In fact any attempt to speedup the application makes things slower.
Attached are original C++ implmentation, C++ implementation with preallocated
memory and implementation based on my memory allocator, which uses malloc.
I understand that any class in the `std` namespace has to conform to C++
standard, so it can be hard to fix this issue.
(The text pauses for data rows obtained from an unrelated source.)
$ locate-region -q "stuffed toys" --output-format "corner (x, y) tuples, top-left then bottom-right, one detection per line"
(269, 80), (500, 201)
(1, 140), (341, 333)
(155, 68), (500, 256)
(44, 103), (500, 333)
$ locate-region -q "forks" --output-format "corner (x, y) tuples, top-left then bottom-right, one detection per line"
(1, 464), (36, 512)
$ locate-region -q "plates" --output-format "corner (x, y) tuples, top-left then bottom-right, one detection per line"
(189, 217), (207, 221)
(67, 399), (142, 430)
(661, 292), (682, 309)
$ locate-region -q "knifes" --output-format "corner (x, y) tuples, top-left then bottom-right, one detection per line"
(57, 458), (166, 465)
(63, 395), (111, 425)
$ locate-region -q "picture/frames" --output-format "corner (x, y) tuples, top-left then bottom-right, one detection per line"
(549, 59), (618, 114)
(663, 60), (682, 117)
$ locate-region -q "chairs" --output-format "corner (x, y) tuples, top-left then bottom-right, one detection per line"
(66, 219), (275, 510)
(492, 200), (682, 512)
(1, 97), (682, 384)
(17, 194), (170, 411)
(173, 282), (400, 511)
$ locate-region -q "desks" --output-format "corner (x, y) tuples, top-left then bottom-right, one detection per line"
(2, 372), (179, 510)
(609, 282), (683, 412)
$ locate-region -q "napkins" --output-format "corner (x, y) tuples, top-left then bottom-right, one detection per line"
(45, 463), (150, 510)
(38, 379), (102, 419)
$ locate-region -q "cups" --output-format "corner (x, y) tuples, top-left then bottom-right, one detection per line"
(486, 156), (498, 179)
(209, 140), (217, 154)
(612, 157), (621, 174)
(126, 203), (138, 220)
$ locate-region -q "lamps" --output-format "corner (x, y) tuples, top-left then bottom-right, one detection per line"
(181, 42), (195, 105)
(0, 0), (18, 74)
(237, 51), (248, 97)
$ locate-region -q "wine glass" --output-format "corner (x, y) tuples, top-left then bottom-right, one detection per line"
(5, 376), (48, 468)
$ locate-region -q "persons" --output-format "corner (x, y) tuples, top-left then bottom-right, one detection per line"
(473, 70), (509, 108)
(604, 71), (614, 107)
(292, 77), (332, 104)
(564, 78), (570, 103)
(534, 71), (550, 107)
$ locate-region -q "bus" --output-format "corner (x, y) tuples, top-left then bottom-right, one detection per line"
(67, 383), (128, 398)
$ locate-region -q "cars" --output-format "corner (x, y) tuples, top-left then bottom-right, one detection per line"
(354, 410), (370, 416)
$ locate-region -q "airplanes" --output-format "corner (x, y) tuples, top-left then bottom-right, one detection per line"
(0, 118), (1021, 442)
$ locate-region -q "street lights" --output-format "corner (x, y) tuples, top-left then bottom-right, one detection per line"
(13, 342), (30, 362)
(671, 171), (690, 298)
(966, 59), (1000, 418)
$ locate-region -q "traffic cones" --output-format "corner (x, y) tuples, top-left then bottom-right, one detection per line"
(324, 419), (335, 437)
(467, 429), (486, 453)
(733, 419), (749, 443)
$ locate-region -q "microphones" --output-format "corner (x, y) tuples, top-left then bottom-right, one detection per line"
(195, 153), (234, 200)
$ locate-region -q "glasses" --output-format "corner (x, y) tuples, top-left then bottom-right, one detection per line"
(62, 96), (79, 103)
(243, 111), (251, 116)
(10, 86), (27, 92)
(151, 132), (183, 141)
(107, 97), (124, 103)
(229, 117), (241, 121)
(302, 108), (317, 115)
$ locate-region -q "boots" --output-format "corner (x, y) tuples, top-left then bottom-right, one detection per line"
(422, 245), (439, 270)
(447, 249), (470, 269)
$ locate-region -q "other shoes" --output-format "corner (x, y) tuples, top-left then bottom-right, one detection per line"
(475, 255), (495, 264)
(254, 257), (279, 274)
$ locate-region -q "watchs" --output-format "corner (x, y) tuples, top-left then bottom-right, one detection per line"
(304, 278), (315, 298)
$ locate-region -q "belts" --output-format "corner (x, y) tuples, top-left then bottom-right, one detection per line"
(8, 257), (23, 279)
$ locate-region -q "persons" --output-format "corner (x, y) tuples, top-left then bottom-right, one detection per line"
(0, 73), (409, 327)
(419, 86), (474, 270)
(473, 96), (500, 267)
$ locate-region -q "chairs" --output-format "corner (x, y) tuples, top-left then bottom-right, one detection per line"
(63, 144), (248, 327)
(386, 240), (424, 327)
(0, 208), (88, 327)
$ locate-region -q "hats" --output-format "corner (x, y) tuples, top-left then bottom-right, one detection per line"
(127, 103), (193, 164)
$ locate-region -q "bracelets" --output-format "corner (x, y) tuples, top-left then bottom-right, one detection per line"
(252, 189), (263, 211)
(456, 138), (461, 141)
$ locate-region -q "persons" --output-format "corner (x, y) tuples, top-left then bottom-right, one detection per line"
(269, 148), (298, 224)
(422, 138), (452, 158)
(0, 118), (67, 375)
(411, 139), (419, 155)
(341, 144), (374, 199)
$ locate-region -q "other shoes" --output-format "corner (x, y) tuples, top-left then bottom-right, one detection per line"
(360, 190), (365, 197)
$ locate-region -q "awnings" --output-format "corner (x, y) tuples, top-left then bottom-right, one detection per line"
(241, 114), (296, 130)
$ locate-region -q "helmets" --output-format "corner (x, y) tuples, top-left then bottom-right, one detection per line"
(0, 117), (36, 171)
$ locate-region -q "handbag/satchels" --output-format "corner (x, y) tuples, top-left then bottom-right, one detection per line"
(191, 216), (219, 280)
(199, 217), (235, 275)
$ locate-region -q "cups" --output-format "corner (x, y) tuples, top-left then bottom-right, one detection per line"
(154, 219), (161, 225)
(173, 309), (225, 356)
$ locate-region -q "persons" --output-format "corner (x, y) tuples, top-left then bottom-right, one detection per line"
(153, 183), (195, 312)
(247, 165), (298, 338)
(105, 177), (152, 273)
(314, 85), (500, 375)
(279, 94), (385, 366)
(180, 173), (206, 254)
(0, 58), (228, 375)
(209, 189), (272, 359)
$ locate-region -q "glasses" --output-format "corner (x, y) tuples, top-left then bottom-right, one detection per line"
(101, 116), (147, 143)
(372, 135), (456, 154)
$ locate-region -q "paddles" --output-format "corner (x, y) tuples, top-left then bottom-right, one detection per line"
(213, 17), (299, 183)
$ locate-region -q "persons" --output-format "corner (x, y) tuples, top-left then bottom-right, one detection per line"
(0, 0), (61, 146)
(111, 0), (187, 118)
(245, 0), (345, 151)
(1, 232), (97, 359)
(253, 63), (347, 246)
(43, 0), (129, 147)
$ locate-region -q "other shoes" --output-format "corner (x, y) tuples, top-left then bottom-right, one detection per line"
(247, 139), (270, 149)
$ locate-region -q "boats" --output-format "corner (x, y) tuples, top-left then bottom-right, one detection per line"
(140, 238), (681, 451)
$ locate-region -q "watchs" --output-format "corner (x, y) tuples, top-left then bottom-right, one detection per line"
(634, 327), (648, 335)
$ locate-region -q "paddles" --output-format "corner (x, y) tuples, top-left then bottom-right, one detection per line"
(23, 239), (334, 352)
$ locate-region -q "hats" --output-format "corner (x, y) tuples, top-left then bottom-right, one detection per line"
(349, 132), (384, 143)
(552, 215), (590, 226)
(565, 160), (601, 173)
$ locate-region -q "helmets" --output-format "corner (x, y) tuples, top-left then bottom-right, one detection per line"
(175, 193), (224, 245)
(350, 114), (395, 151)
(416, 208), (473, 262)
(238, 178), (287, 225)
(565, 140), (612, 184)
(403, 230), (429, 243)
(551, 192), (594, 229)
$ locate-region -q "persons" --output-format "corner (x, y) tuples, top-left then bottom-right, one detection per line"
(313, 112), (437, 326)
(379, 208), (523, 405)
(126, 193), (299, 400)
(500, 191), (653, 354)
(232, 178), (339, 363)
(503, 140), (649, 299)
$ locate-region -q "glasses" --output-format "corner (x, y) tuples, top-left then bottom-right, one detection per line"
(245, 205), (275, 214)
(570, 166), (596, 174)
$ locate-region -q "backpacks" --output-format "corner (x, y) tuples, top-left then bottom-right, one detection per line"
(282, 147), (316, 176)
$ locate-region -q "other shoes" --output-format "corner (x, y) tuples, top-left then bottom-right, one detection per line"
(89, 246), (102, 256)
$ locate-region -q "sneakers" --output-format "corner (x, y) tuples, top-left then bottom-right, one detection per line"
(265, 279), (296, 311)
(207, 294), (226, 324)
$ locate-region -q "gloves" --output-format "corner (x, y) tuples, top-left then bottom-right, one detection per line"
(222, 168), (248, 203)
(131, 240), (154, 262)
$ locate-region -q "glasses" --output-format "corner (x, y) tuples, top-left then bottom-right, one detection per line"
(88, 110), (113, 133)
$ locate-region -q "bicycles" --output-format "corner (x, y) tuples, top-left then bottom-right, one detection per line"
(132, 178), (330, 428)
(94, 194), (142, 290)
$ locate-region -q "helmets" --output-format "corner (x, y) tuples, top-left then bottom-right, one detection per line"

Probably G++ compiled can be
tweaked to compile more faster code for `std::pmr::monotonic_buffer_resource`.
Environment:
* CPU: Intel(R) Core(TM) i5-3380M CPU @ 2.90GHz
* OS: Ubuntu 20.04.1 LTS
* Command line: g++ --std=c++17 -O3 --omit-frame-pointer -march=ivybridge
-lpthread
* Target: x86_64-linux-gnu
* Configured with: ../src/configure -v --with-pkgversion='Ubuntu
9.3.0-10ubuntu2' --with-bugurl=file:///usr/share/doc/gcc-9/README.Bugs
--enable-languages=c,ada,c++,go,brig,d,fortran,objc,obj-c++,gm2 --prefix=/usr
--with-gcc-major-version-only --program-suffix=-9
--program-prefix=x86_64-linux-gnu- --enable-shared --enable-linker-build-id
--libexecdir=/usr/lib --without-included-gettext --enable-threads=posix
--libdir=/usr/lib --enable-nls --enable-clocale=gnu --enable-libstdcxx-debug
--enable-libstdcxx-time=yes --with-default-libstdcxx-abi=new
--enable-gnu-unique-object --disable-vtable-verify --enable-plugin
--enable-default-pie --with-system-zlib --with-target-system-zlib=auto
--enable-objc-gc=auto --enable-multiarch --disable-werror --with-arch-32=i686
--with-abi=m64 --with-multilib-list=m32,m64,mx32 --enable-multilib
--with-tune=generic --enable-offload-targets=nvptx-none,hsa
--without-cuda-driver --enable-checking=release --build=x86_64-linux-gnu
--host=x86_64-linux-gnu --target=x86_64-linux-gnu
* Thread model: posix
* gcc version 9.3.0 (Ubuntu 9.3.0-10ubuntu2)